● TASK BRIEF: Using the data that follows, say how many lines contain the word "scientific", giving the number by itself.

● ENTRIES SUPPLIED:
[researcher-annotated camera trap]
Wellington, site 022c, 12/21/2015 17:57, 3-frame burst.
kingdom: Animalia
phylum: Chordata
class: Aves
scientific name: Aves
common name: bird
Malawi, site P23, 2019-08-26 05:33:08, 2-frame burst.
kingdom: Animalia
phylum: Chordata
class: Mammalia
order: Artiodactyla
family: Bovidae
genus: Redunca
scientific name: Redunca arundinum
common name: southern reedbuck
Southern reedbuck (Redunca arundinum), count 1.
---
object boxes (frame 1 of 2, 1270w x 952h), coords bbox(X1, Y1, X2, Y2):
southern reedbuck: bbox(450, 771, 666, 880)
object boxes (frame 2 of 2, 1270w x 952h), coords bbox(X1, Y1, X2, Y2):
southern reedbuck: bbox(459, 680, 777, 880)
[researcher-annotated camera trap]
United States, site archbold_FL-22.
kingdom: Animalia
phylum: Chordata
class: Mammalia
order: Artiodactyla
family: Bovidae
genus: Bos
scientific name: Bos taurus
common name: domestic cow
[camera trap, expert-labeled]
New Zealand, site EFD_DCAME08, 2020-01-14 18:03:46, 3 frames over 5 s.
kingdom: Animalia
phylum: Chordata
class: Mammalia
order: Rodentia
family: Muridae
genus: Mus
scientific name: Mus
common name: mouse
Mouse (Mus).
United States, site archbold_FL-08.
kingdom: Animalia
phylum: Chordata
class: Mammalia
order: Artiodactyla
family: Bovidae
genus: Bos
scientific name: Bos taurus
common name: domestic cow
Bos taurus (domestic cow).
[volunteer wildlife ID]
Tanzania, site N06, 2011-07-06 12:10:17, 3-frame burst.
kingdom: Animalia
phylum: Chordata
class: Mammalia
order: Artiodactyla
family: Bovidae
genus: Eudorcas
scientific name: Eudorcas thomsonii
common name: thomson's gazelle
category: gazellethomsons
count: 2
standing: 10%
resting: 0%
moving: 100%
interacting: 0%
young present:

● EXERCISE OUTPUT: 6